We take this opportunity to remind all CTCMA registrants that they have a duty to report concerns about unprofessional conduct, on the part of any regulated health professional, to the respective College.
We also support the full investigation currently underway and led by Mary Ellen Turpel-Lafond, appointed by Minister Dix to determine the facts about specific allegations, as well as to look at the prevalence of systemic-level racist attitudes in our health care system.
This important work is taking place in parallel with our own mandate to protect the public by addressing the racism and injustice experienced by the Black community, Asian community, Indigenous British Columbians and all people of colour. CTCMA has well-established, transparent processes to investigate formal complaints made about the conduct or competence of registrants, and the authority to impose disciplinary measures if warranted.
All regulatory colleges have an important role in supporting changes that can address systemic racism. Health profession regulation supports every person’s right to receive the same access to and quality of health care, regardless of race, colour, ancestry, place of origin, religion, marital status, family status, physical or mental disability, sex, sexual orientation, and age.
The mandate that CTCMA shares with all colleges is to ensure that regulated health professionals deliver qualified, safe, and ethical care to their patients and clients. This includes culturally safe care. These requirements are embedded in our codes of ethics, standards of practice, and other guidelines for health professionals in BC.
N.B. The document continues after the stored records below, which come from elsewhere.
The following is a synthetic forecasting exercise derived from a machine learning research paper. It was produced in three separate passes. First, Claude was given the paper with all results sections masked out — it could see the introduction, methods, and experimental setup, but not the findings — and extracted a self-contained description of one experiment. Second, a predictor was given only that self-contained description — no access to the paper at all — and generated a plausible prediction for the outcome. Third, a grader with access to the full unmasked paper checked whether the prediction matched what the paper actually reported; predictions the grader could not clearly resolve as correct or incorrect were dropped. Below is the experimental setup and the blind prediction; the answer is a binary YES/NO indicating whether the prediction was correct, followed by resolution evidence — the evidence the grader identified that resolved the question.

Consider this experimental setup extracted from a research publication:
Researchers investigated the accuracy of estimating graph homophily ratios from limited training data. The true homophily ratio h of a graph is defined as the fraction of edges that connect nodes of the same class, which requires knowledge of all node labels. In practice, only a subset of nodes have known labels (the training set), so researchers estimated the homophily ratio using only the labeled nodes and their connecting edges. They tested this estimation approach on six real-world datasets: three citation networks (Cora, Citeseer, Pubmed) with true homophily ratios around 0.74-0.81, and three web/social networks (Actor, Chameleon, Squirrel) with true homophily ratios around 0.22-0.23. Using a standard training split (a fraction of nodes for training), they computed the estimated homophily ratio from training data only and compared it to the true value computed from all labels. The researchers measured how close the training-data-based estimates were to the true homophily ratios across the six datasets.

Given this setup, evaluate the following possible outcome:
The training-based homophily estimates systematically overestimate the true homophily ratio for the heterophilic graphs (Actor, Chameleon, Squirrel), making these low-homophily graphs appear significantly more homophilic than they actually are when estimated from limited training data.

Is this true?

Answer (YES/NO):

Health professionals regulated under the Health Professionals Act have a duty to report in writing if, on reasonable and probable grounds, they believe that the continued practice of any other regulated health practitioner might constitute a danger to the public. For more information, see the Duty to Report page on the BCHR website.
When we are complacent, we are complicit. To truly serve and protect the public in British Columbia, the College must do its part, as a health regulator, to maintain focus on this important issue and contribute to making change happen.
As soon as the Ministry of Health provides more information about how British Columbians, including registrants, may contribute to the ongoing Turpel-Lafond investigation we will update you all.